Mengapa korban sexual harassment kebanyakan adalah perempuan?

Disebutkan pelecehan seksual terhadap perempuan di tempat kerja telah tercatat sejak pertama kali perempuan memasuki pasar tenaga kerja (Sexual Shakedown: the Sexual Harassment of Women on the job, Lin Farley (1978)).

Sexual harassment di dunia kerja muncul sejak kapitalisme berkembang. Farley mengatakan bahwa sexual harassment merupakan metode baru yang dikembangkan oleh kapitalisme dalam mengontrol tenaga kerja perempuan.

Kata-kata “men have power over women in society” kerap kali menjadi dalil dari kebanyakan laki-laki untuk mengintimidasi perempuan, karena kondisi kekuasaan sosial yang menempatkan posisi laki-laki lebih tinggi dari perempuan, maka laki-laki (termasuk rekan kerja laki-laki) menyalah gunakan “kekuasaannya” untuk mendapatkan manfaat keuntungan seksual terhadap perempuan.

----------

# SOAL LATIHAN
a - Dalam bacaan tentang pelecehan seksual di tempat kerja, Farley menyebut pelecehan seksual sebagai metode baru yang dikembangkan kapitalisme untuk tujuan apa?
b - Teruskan bacaan tentang pelecehan seksual terhadap perempuan di tempat kerja, dimulai setelah kalimat terakhirnya.

# BAGIAN DATA

----------

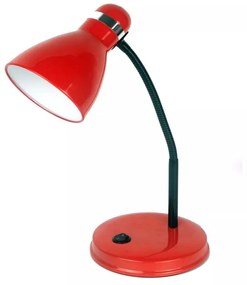 Stolná lampa Ben Nilsen E27 RED FN020 FN020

----------

# JAWABAN YANG DIHARAPKAN
a - Untuk mengontrol tenaga kerja perempuan.

b -
Sering teman ataupun rekan kerja dan atasan (laki-laki) memberikan pernyataan bahwa ketertarikan seksual adalah hal yang alamiah dan dialami oleh manusia, tapi perlu diingat tindakan seksual yang tidak bisa diterima dan dikehendaki adalah yang disebut dengan sexual harassment.

Katakan lawan terhadap kasus Sexual harassment

Banyak diantara tengah-tengah masyarakat dan kita sendiri masih ragu untuk melaporkan tindakan pelecehan seksual yang dialami. Karena dari kebanyakan korban mengalami gangguan psikis sehingga membuat nyali mereka menciut.

Sebuah kasus sexual harassment tidak bisa diterima dan kita semua harus dengan berani meyuarakan bahwa kita semua mempunyai hak dan martabat yang sama. Setidaknya langkah-langkah yang harus kita lakukan adalah:

  1. Membuat catatan tentang kejadian, meliputi identitas pelaku, tempat kejadian, waktu, saksi dan yang dilakukan oleh pelaku serta ucapan-ucapan pelaku.
  2. Bicara pada orang lain, ceritakan kepada teman kerabat, rekan sekerja, pengurus serikat pekerja atau siapa saja yang anda percayai dan mau mengerti situasi yang anda hadapi.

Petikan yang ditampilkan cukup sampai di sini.